### Text extract

--- start ---

SQL Indexes: Complete Guide to Database Performance
Master SQL indexes including B-Tree, clustered, non-clustered, composite, and covering indexes with visual diagrams and performance optimization techniques
SQL Indexes
📋 Table of Contents
- Introduction to Indexes
- How Indexes Work
- Index Types
- Creating Indexes
- Composite Indexes
- Index Performance
- Best Practices
Introduction to Indexes
SQL Indexes are data structures that improve query performance by allowing faster data retrieval.
┌─────────────────────────────────────────────────────────┐
│ Without Index vs With Index │
├─────────────────────────────────────────────────────────┤
│ │
│ WITHOUT INDEX (Full Table Scan) │
│ ┌──────────────────────────────────────────┐ │
│ │ Row 1 → Row 2 → Row 3 → ... → Row 1000 │ │
│ └──────────────────────────────────────────┘ │
│ Time: O(n) - Linear search │
│ │
│ WITH INDEX (B-Tree Lookup) │
│ ┌──────────────────────────────────────────┐ │
│ │ Root → Branch → Leaf │ │
│ └──────────────────────────────────────────┘ │
│ Time: O(log n) - Logarithmic search │
│ │
└─────────────────────────────────────────────────────────┘
Why Use Indexes?

--- end ---

### Given records

--- start ---

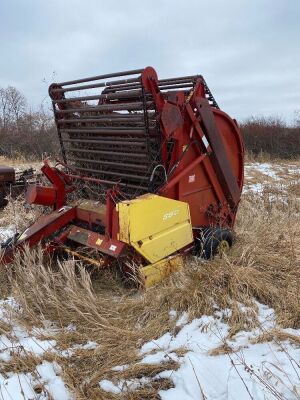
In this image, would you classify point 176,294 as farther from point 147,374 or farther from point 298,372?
point 298,372

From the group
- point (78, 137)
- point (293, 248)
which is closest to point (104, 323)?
point (293, 248)

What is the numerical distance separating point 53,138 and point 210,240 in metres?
13.5

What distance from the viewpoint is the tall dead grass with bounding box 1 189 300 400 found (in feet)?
9.74

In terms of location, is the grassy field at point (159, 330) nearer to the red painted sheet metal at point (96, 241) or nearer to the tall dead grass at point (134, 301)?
the tall dead grass at point (134, 301)

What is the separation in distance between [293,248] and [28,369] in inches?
112

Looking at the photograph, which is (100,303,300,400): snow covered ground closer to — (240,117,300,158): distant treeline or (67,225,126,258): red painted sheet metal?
(67,225,126,258): red painted sheet metal

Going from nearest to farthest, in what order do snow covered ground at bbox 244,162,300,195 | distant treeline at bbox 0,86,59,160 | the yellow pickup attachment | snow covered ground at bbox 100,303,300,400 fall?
snow covered ground at bbox 100,303,300,400
the yellow pickup attachment
snow covered ground at bbox 244,162,300,195
distant treeline at bbox 0,86,59,160

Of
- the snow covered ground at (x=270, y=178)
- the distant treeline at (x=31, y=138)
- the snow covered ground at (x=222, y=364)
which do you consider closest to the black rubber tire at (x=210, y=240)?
the snow covered ground at (x=222, y=364)

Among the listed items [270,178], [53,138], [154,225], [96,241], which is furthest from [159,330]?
[53,138]

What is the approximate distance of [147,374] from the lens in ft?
9.32

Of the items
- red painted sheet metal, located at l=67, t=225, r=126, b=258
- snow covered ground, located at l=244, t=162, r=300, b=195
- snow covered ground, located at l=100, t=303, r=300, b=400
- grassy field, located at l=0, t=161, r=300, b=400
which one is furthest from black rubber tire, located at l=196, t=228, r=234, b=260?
snow covered ground, located at l=244, t=162, r=300, b=195

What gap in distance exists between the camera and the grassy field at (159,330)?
2707mm

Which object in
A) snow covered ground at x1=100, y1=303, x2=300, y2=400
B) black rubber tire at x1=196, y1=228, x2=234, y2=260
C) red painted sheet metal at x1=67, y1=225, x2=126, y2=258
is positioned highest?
red painted sheet metal at x1=67, y1=225, x2=126, y2=258

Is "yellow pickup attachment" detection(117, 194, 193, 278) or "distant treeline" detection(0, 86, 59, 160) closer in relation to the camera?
"yellow pickup attachment" detection(117, 194, 193, 278)
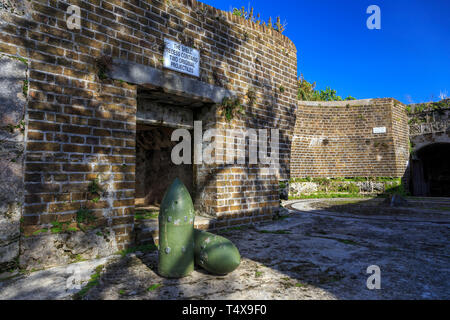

--- end ---

### Short exercise A
Answer these questions about the SQL indexes guide:
(i) Which five kinds of index does the guide's description line name?
(ii) What time complexity does the guide give for a full table scan?
(iii) Through which three levels does the B-Tree lookup pass?
### Short exercise B
Write out the passage of the SQL indexes guide from "SQL Indexes: Complete" up to and including "faster data retrieval.".
### Short exercise C
According to the SQL indexes guide, why does an index make data retrieval faster than searching a table without one? Answer in one to three sentences.
The records come from a separate source, not from the SQL indexes guide.

### Task solution A
(i) B-Tree, clustered, non-clustered, composite, and covering indexes.
(ii) O(n), a linear search.
(iii) Root, branch, and leaf.

### Task solution B
SQL Indexes: Complete Guide to Database Performance
Master SQL indexes including B-Tree, clustered, non-clustered, composite, and covering indexes with visual diagrams and performance optimization techniques
SQL Indexes
📋 Table of Contents
- Introduction to Indexes
- How Indexes Work
- Index Types
- Creating Indexes
- Composite Indexes
- Index Performance
- Best Practices
Introduction to Indexes
SQL Indexes are data structures that improve query performance by allowing faster data retrieval.

### Task solution C
Without an index, the database does a full table scan, reading the rows one after another in a linear search that takes O(n) time. With an index, it uses a B-Tree lookup that goes from root to branch to leaf, a logarithmic search that takes O(log n) time.